Facebook censored a report by Pulitzer Prize-winning journalist Seymour Hersh on the sabotage of the Nord Stream pipelines between Russia and Germany.
Forcing users to instead read a website funded and partially owned by NATO member Norway.
Facebook has censored a report by the world’s most famous investigative journalist, Pulitzer Prize winner Seymour Hersh, on the destruction of the Nord Stream pipeline between Russia and Germany.
While discouraging its users from posting Hersh’s article, Facebook instead recommends a website that is funded and partially owned by the government of NATO member Norway.
Facebook has millions of dollars worth of contracts with the US government, including with the Pentagon and Department of Homeland Security.
The Nord Stream system consisted of two sets of two pipelines each (known as Nord Stream 1 and Nord Stream 2) that delivered natural gas from Russia, through the Baltic Sea, to Germany.
Nord Stream AG, the Switzerland-based international consortium that built and oversees the pipelines, is owned by five European companies. Russia’s state gas giant Gazprom has 51% of the shares, but the other 49% belong to two German companies, a Dutch firm, and a French company.
——————————
— Activity —
In the text about Facebook and the Nord Stream report, what are the answers to these questions?
(a) Which two US government bodies have contracts with Facebook?
(b) Through which sea did the pipelines carry natural gas?
(c) What percentage of Nord Stream AG's shares does Gazprom hold?
Answer from the text on this page and nothing else.

— Stored data —
——————————
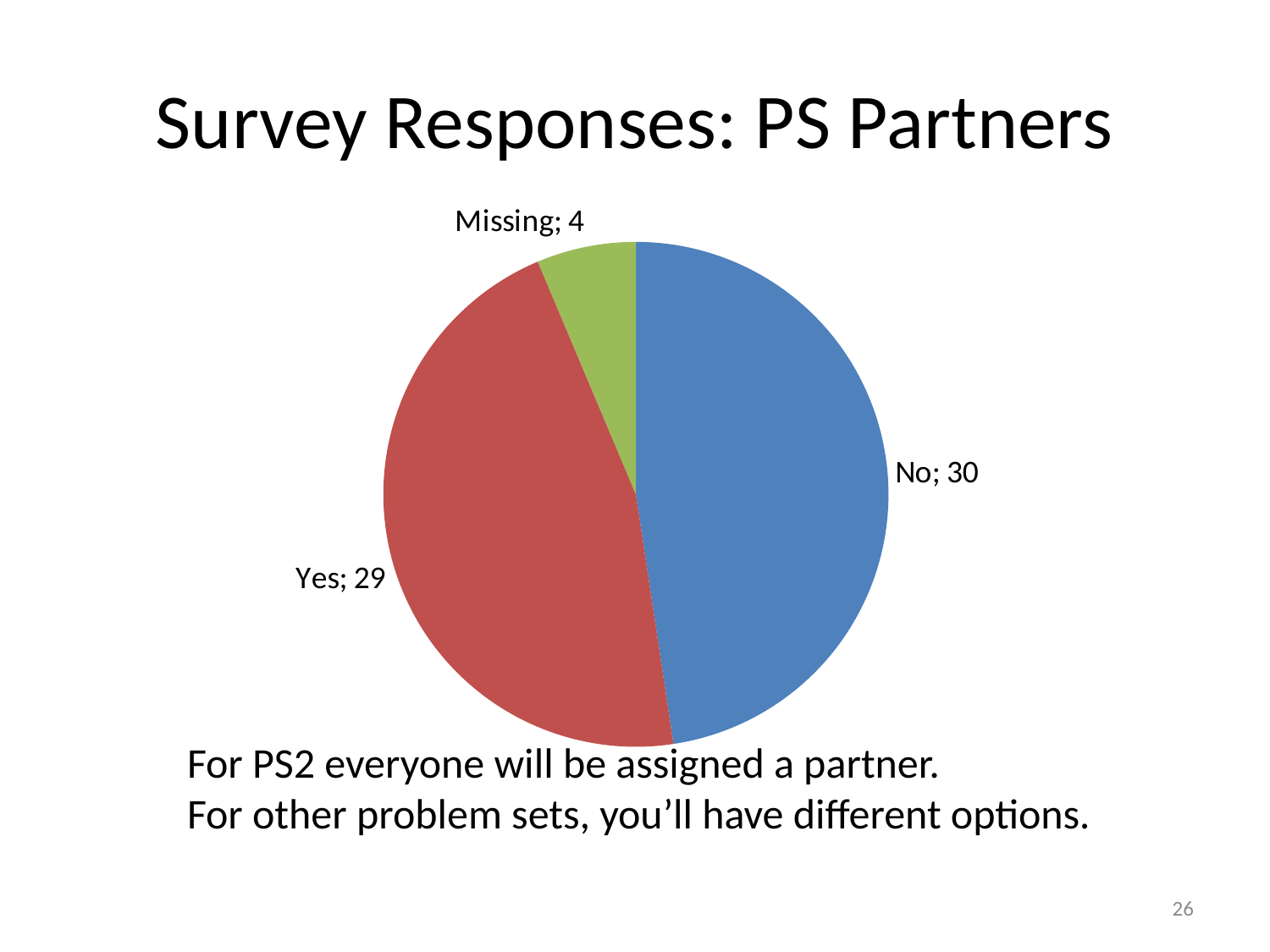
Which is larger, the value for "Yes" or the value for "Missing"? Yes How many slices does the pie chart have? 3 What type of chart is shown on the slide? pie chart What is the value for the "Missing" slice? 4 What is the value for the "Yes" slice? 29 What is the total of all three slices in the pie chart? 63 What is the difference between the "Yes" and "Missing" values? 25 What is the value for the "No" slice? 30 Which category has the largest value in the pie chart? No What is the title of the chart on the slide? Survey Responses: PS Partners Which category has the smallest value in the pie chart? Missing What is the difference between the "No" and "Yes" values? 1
——————————
— Your response —
(a) The Pentagon and the Department of Homeland Security
(b) The Baltic Sea
(c) 51%